### [Brief]
Gather each line in the entries that includes the string "difw".
=== Section Start ===
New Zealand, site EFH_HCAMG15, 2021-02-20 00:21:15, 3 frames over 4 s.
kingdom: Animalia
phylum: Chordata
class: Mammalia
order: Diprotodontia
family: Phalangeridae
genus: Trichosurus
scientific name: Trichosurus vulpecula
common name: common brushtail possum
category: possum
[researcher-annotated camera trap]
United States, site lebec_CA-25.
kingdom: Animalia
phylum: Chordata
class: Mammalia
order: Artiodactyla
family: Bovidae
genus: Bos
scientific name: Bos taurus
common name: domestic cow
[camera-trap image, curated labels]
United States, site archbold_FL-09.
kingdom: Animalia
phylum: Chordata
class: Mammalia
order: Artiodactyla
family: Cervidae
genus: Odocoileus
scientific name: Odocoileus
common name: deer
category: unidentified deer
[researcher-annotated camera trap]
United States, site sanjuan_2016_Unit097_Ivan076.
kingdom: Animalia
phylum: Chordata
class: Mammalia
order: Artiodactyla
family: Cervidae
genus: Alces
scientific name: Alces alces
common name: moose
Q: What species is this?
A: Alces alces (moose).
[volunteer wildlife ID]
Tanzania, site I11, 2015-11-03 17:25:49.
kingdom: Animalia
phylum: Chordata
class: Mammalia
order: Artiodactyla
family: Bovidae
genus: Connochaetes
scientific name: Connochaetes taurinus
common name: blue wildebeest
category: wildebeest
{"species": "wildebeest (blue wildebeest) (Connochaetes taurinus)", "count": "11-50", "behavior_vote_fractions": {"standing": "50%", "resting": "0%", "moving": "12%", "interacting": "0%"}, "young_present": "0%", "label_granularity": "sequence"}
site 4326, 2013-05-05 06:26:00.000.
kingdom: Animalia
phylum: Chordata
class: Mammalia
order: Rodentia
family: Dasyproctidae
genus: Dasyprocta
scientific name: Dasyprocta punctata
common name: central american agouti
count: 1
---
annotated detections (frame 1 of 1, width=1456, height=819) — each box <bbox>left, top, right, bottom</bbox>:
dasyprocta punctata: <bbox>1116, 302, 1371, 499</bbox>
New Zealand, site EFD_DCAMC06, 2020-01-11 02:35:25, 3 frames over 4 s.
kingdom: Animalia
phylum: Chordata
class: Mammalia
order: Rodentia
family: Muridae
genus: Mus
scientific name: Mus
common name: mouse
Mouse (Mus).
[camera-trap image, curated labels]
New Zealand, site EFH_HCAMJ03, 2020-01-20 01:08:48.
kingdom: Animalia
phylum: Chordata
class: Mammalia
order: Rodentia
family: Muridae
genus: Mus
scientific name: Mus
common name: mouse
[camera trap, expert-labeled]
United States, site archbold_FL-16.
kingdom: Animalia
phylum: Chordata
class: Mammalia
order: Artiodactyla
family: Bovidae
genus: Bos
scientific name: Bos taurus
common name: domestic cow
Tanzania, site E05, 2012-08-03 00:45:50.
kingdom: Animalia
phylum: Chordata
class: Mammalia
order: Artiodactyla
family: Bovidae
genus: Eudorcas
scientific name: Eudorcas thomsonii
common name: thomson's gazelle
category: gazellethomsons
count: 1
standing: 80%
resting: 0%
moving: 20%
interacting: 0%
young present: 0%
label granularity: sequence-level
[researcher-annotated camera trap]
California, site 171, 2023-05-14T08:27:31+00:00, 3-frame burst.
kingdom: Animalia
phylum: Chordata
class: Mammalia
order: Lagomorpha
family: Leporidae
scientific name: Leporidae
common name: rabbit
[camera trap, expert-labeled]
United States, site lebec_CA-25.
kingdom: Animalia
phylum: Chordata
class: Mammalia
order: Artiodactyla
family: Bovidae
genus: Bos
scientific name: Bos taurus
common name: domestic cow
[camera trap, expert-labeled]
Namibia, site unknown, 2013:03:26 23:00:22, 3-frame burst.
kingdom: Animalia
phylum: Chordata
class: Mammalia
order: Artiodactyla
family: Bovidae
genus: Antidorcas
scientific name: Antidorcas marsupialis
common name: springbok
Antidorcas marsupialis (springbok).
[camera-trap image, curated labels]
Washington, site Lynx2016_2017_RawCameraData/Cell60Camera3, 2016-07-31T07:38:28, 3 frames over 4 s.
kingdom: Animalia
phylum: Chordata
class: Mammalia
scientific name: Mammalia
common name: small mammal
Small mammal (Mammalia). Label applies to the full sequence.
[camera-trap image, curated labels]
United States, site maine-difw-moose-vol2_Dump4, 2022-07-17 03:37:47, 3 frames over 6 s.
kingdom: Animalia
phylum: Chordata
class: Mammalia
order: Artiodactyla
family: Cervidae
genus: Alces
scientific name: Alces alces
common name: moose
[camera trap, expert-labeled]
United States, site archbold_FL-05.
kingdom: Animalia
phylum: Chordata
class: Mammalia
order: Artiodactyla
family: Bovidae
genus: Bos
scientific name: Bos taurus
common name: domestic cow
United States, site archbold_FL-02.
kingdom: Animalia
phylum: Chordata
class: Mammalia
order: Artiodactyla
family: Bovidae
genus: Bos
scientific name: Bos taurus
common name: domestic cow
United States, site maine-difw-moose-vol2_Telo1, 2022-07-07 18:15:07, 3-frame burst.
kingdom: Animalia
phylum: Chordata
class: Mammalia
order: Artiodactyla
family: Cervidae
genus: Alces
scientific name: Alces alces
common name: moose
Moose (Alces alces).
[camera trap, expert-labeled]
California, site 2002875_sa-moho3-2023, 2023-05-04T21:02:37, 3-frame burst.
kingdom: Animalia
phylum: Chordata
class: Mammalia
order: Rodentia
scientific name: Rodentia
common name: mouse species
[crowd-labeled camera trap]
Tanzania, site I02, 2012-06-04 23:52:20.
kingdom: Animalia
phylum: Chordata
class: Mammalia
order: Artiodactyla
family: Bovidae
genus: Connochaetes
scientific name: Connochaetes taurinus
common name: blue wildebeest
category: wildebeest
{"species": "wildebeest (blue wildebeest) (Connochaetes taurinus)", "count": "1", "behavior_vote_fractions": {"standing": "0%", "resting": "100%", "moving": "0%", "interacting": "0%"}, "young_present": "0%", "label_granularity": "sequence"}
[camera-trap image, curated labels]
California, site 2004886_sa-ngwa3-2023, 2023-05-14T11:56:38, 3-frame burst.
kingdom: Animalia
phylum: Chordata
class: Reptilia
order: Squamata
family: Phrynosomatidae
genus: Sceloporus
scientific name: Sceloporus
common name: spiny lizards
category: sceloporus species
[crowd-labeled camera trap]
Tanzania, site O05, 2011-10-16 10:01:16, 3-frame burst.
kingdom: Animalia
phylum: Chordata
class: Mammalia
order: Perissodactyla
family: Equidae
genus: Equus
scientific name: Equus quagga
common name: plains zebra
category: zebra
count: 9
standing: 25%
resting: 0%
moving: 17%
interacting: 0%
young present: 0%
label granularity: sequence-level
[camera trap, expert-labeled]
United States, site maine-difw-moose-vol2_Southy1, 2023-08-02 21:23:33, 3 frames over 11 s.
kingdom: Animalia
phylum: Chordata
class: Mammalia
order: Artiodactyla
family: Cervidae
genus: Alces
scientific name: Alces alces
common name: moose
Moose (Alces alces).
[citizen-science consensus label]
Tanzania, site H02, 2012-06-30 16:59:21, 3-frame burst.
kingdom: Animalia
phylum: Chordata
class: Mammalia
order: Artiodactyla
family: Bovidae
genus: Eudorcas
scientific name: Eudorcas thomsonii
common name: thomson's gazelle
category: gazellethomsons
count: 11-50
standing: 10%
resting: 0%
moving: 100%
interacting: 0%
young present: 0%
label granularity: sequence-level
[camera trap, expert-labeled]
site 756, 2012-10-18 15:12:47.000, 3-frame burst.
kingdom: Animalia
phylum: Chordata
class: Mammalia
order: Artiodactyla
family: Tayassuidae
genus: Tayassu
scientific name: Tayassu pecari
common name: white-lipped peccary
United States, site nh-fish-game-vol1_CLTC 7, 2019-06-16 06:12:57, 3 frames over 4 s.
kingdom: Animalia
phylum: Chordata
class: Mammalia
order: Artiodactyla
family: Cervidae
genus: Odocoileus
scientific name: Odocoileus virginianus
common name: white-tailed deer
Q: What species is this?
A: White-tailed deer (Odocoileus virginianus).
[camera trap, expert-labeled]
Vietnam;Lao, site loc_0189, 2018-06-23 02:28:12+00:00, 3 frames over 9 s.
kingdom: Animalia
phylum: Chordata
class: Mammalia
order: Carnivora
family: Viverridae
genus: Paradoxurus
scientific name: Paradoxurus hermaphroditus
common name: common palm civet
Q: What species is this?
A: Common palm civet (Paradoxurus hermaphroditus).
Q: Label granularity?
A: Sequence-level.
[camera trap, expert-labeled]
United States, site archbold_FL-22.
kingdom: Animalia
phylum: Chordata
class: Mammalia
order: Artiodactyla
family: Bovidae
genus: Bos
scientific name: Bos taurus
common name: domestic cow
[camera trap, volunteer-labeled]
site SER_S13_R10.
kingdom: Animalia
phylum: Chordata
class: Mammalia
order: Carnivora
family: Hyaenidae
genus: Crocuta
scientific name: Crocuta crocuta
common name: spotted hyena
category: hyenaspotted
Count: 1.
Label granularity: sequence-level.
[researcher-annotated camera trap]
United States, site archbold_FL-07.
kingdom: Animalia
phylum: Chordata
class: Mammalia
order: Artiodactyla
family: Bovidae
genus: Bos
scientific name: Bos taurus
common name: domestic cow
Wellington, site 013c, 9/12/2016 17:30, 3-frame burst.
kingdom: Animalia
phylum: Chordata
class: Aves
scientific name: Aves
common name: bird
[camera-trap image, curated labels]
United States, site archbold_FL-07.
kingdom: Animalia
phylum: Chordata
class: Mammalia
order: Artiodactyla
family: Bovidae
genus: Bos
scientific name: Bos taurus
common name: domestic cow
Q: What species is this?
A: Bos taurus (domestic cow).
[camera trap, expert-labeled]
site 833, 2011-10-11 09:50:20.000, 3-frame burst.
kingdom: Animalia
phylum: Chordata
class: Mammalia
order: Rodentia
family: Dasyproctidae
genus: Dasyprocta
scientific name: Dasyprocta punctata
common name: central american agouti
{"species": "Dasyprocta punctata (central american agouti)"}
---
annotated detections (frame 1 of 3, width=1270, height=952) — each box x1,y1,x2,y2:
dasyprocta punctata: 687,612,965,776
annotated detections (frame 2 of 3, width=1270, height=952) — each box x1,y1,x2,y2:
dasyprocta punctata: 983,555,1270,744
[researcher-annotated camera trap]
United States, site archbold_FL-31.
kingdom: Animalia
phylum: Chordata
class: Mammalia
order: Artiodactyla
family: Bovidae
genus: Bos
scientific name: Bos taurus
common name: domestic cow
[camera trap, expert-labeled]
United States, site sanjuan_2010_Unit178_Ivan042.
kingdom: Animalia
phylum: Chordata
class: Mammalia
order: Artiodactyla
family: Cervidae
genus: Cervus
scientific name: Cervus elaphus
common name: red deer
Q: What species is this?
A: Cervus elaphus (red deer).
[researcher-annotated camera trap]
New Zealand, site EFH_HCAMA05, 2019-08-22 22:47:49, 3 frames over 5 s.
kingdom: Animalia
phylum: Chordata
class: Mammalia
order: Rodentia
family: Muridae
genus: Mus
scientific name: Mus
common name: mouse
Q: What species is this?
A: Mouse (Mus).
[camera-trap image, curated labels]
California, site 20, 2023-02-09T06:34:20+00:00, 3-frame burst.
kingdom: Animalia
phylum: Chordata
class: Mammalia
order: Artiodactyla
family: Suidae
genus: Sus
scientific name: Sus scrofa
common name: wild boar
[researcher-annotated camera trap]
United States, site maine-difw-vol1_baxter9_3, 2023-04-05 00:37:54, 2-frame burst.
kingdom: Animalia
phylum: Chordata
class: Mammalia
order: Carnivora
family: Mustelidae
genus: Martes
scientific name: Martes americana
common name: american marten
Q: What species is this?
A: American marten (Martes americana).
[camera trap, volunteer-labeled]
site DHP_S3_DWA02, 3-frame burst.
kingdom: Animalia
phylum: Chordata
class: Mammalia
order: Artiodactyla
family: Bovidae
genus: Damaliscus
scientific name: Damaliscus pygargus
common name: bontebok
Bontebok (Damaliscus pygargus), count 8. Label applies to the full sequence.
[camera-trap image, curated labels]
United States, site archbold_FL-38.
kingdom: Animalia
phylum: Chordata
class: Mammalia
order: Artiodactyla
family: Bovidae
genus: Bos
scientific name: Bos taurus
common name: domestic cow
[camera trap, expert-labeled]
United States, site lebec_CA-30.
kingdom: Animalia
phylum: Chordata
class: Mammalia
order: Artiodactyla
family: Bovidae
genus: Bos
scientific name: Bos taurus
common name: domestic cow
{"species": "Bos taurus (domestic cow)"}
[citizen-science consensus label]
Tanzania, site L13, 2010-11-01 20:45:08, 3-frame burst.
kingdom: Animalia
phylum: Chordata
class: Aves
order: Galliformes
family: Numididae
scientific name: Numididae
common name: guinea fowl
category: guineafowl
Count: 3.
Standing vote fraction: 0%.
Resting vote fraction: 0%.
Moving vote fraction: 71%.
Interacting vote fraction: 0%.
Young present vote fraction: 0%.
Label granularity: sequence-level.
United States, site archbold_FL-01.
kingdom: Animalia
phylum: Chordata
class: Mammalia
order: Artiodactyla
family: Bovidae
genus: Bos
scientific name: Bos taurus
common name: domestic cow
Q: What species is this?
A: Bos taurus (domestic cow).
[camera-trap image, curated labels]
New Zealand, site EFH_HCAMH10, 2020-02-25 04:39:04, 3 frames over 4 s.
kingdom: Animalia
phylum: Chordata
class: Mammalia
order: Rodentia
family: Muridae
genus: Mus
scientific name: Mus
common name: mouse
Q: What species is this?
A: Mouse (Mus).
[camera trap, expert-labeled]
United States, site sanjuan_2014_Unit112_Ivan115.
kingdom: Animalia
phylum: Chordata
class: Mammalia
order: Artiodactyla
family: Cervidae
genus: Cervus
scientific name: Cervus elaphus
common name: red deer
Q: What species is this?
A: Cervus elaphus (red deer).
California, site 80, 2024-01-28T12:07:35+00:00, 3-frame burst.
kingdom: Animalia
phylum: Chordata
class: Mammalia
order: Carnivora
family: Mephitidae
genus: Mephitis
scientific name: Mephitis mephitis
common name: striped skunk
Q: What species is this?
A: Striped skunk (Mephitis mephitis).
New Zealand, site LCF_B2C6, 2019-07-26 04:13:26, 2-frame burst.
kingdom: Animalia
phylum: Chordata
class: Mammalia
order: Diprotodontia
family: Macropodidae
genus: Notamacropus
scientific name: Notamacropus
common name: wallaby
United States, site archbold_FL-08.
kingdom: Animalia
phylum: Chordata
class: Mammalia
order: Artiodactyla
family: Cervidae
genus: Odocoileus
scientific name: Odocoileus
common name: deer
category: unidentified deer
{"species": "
=== Section End ===
### [Exercise output]
United States, site maine-difw-moose-vol2_Dump4, 2022-07-17 03:37:47, 3 frames over 6 s.
United States, site maine-difw-moose-vol2_Telo1, 2022-07-07 18:15:07, 3-frame burst.
United States, site maine-difw-moose-vol2_Southy1, 2023-08-02 21:23:33, 3 frames over 11 s.
United States, site maine-difw-vol1_baxter9_3, 2023-04-05 00:37:54, 2-frame burst.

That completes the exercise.